Carole Nickle (middle school associate principal) reflects on the middle school’s Mix-It-Up Day, a full day designated to out-of-class activities and engaging students with unique learning experiences.
What happens when we cancel classes in the middle school? Chaos? No! Incredible learning!
On Wednesday, November 9, we put class aside for our “Mix-It-Up” Day, designed to engage students in deeper, experiential learning beyond the regular curriculum. Each grade level participated in activities that connected learning goals to our ASIJ mission statement, helping to develop our middle schoolers into “compassionate, inquisitive learners prepared for global responsibility.”
Sixth graders addressed the heart of global responsibility by examining the 17 Sustainable Development Goals from the United Nations. In small groups, students rotated between 6th-grade teachers, who helped to promote understanding of a particular goal that they felt most passionate about. Students could see global responsibility modeled through their teachers’ concern for world issues like gender equality, climate change and clean water.
After learning about the 17 Sustainable Development Goals and engaging in some preliminary thinking, each student chose a small group based on one goal. They further developed their understanding and started a discussion around what they could do as individuals, a group or a school to help implement change.
We asked the seventh graders to be inquisitive learners as they explored a design challenge based on a true-to-life situation. After hearing from Dan Tani, a former NASA astronaut and current ASIJ faculty member, the 7th-grade teachers set a challenge for students in advisory groups: work as a team to create a Mars rover using selected materials, such as plastic tubing, cardboard and duct tape.
With the challenge fresh in mind, individual students went to unique locations to learn a subset of the design requirements which they then had to communicate back to their advisory. In teams, the students exercised collaboration skills and conflict resolution as they negotiated to identify a way to accommodate all requirements in their design. Eventually, each advisory brought their completed Mars rover back to the gym to complete a simulated Mars challenge and see if their design was able to successfully maneuver the obstacle course.
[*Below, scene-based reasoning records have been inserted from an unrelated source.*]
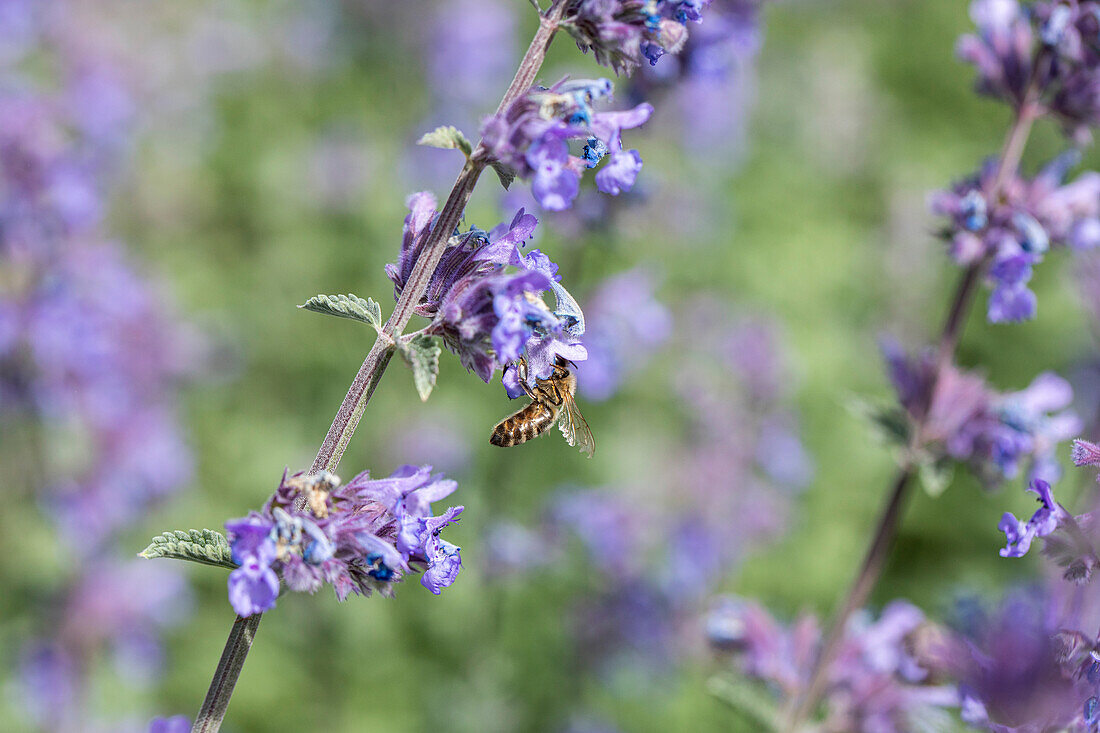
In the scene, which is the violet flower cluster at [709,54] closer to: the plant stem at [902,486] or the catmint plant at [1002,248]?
the catmint plant at [1002,248]

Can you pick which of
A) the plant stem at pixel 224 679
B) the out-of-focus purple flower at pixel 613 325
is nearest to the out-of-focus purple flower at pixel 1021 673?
the plant stem at pixel 224 679

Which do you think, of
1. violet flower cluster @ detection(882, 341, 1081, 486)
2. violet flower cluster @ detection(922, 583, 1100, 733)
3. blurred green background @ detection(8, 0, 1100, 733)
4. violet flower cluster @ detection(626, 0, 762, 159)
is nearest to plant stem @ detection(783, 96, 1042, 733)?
violet flower cluster @ detection(882, 341, 1081, 486)

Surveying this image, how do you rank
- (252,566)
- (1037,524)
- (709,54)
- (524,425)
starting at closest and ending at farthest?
(252,566), (1037,524), (524,425), (709,54)

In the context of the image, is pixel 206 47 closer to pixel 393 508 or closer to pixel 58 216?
pixel 58 216

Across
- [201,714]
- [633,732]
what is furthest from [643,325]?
[201,714]

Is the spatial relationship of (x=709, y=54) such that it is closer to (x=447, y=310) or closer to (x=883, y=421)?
(x=883, y=421)

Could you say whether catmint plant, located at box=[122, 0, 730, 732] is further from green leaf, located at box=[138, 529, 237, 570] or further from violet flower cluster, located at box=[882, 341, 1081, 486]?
violet flower cluster, located at box=[882, 341, 1081, 486]

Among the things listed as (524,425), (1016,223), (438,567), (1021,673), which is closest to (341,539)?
(438,567)
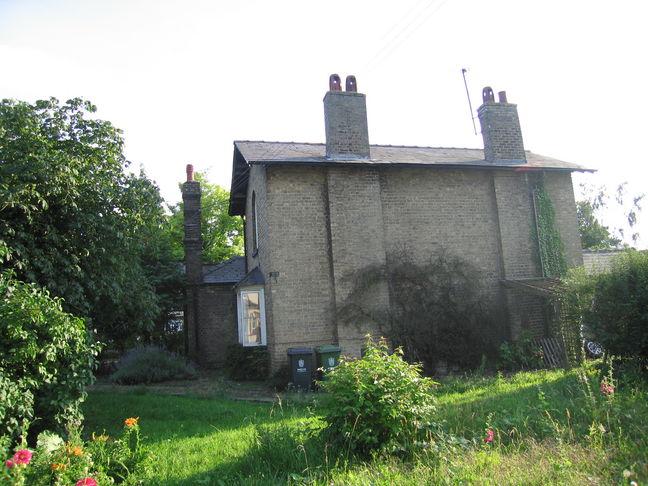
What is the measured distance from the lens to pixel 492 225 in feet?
47.1

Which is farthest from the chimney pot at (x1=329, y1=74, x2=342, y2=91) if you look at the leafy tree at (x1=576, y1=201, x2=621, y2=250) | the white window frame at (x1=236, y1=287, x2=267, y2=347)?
the leafy tree at (x1=576, y1=201, x2=621, y2=250)

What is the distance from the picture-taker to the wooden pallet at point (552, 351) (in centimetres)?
1283

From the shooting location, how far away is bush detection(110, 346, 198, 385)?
45.4 feet

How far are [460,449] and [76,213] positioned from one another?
671 centimetres

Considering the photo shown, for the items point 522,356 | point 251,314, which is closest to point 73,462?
point 251,314

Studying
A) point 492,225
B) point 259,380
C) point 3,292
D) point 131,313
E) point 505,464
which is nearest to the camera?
point 505,464

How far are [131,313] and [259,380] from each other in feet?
17.1

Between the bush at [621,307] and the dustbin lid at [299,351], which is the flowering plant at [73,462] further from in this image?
the bush at [621,307]

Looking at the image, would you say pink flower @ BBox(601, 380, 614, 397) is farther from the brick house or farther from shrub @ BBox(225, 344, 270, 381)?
shrub @ BBox(225, 344, 270, 381)

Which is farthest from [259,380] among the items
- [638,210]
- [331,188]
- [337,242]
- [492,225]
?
[638,210]

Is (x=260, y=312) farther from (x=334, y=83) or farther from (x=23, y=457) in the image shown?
(x=23, y=457)

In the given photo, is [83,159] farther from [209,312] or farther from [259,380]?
[209,312]

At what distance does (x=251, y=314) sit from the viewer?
46.4 feet

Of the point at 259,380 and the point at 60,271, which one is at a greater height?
the point at 60,271
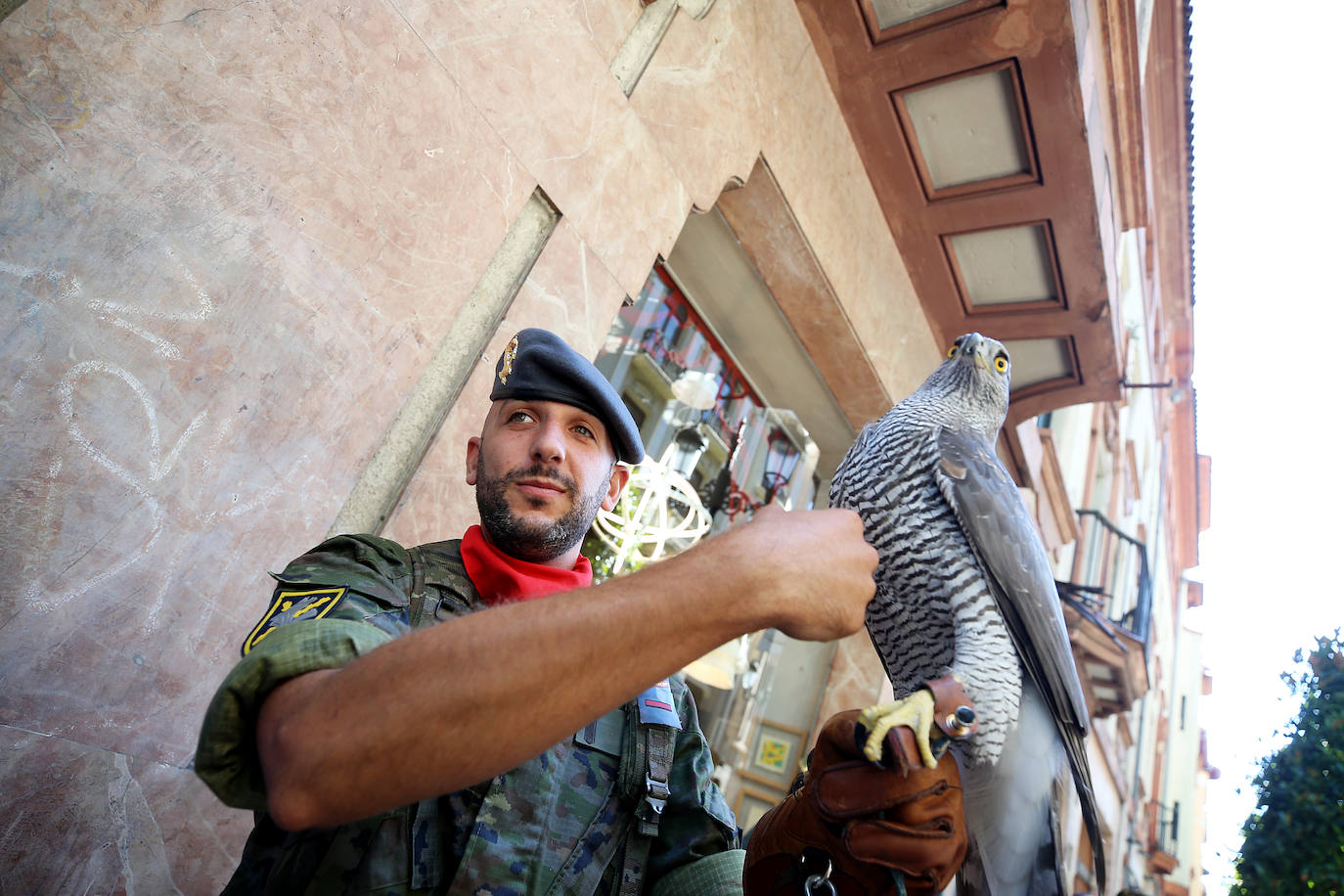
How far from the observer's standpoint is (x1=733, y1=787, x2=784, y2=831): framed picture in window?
5.90m

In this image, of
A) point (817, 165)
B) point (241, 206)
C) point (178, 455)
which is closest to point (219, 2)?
point (241, 206)

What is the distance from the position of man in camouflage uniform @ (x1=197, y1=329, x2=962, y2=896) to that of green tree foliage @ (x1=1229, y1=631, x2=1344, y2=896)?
8.16 metres

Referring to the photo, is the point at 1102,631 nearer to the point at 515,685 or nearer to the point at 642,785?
the point at 642,785

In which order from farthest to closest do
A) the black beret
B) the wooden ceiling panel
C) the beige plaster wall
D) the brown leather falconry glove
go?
the wooden ceiling panel < the black beret < the beige plaster wall < the brown leather falconry glove

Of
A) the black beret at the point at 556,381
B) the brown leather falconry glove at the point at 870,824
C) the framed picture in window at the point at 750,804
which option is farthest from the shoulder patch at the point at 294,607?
the framed picture in window at the point at 750,804

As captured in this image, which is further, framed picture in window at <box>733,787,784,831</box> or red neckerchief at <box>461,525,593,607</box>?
framed picture in window at <box>733,787,784,831</box>

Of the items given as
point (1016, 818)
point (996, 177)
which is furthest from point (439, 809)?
point (996, 177)

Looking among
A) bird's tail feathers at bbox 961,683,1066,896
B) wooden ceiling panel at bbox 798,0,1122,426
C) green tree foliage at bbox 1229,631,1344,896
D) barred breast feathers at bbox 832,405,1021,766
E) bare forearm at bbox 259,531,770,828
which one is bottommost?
bare forearm at bbox 259,531,770,828

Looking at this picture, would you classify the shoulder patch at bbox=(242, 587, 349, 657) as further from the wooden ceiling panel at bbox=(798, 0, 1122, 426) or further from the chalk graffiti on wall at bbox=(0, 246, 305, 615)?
the wooden ceiling panel at bbox=(798, 0, 1122, 426)

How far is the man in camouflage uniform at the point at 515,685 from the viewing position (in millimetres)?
800

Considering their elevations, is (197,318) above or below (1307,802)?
below

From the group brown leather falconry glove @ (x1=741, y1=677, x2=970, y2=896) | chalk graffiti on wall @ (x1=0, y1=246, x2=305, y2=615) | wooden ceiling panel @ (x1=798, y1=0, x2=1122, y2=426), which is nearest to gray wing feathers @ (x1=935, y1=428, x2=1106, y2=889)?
brown leather falconry glove @ (x1=741, y1=677, x2=970, y2=896)

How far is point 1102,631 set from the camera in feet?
27.2

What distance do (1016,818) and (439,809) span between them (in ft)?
3.64
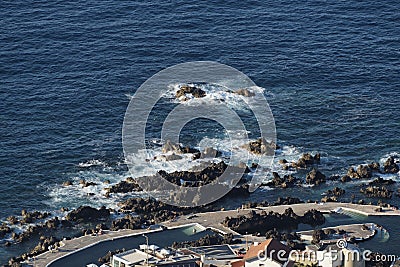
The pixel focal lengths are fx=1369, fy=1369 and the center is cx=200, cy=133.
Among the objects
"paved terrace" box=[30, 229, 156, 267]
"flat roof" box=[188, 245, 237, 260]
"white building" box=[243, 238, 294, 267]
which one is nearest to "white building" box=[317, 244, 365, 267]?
"white building" box=[243, 238, 294, 267]

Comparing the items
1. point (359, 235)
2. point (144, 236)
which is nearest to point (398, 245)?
point (359, 235)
Election fever caught ahold of the entire eighth grade, as Mix-It-Up Day was scheduled to coincide with the United States Presidential Election. In a learning experience crafted by our 8th-grade social studies teachers, students applied what they learned in class about the US government. In advisories, they watched election coverage and ran a class presidential election, including a full electoral college. Students crafted speeches, states voted and a class president was elected. Eighth-grader Reuben Fuchs took on his responsibilities as class president right away, giving a speech to end the middle school assembly.
While the grade levels each took on a different focus, every middle school student left campus on Wednesday having engaged with learning in a unique way. Mix-It-Up Day continues to be a memorable experience for students and offers an exciting enrichment to our regular curriculum.